**Work to do:**
1. Using the excerpt on actor networks, decide whether each statement below agrees with it. Answer yes or no for each, and quote the deciding words of the excerpt exactly.
(a) The actor networks take the actions as input.
(b) The actor's output uses a hyperbolic tangent activation function to bound the actions.
(c) Weight decay is applied in the actor networks.
2. From the excerpt on actor networks, extract the passage that begins at the words "The actor networks" and stops after the words "for different environments.". Copy it exactly.

The actor networks have a simillar structure as the critic, but do not receive the actions as input at any point. Further more there is no weight decay applied and the output uses a hyperbolic tangent activation function to bound the actions between $-1$ and $1$ -- which needs to be tweaked for different environments.

In [None]:
def actor(x: tf.Tensor, dout: int, max_out: float, name='online'):
    """Build an actor network mu, the policy function approximator."""
    with tf.variable_scope(name) as scope:
        net = dense(x, 400, tf.nn.relu)
        net = dense(net, 300, tf.nn.relu)
        y = dense(net, dout, tf.nn.tanh, minmax=3e-4)
        scaled = y * max_out
        return Network(scaled, get_variables(scope))

##### Policy Gradients
**TODO**: Explain actor optimization. Discuss (action/policy) gradient computation/application thoroughly.

Our goal is to tweak the critic network's parameters such that it outputs action values, which, as input to the critic network, result in good results (aka high Q values aka profit). 

The actor is trained by ascending the gradients of the critic with respect to the actor's actions.

To do so, we need to perform gradient **ascent** on the critic's gradient with respect to the actor's action output (which is an input to the critic, a necessary condition for computing such gradient). That gradient, lets call it *value gradient*, depicts the direction in which to adjust the action (originally the output of the actor network) to minimize the Q values -- we ascent it, because we want to maximize the Q values.
$$value\_gradient = \Delta_a Q(s,a|\theta^Q)|_{s=s_i, a=\mu(s_i)}$$

The next step is to take those gradients to the **actor** network, although they originally came from the **critic** network. Normally TensorFlow would worry about optimizing the network for us by minimizing some scalar loss we provide. The magic in this is, that one does not actually pass a scalar to the optimizer's `minimize` function, but a Tensor node, which depends on a complete graph of computations -- those are just commonly abstracted away. When aiming to minimize such a loss, TensorFlow visits all the nodes on which that final loss node depends and internally computes the gradients to modulate them a little bit such that the loss decays.

Our problem is: We do not have such a loss node, but a complete set of gradients from the critic network. We now need to manually modulate the actor network's gradients, such that they move a little bit into the uphill direction of the critic network's gradients.

$$policy\_gradient = value\_gradient \Delta_{\theta, \mu} \mu(s|\theta^\mu)|_{s_i}$$


$$\Delta_{\theta, \mu}J \approx \frac{1}{N} \sum_i \Delta_a Q(s,a|\theta^Q)|_{s=s_i, a=\mu(s_i)} \Delta_{\theta^\mu} \mu(s|\theta^\mu)|_{s_i}$$

In [None]:
def train_actor(actor: Network, critique: tf.Tensor):
    """Build actor network optimizier performing action gradient ascent."""

**Material:**
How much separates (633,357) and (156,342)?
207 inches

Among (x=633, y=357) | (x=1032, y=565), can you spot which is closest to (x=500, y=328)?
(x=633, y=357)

**Full solutions:**
1.
(a) No: "but do not receive the actions as input at any point"
(b) Yes: "the output uses a hyperbolic tangent activation function to bound the actions"
(c) No: "there is no weight decay applied"

2.
The actor networks have a simillar structure as the critic, but do not receive the actions as input at any point. Further more there is no weight decay applied and the output uses a hyperbolic tangent activation function to bound the actions between $-1$ and $1$ -- which needs to be tweaked for different environments.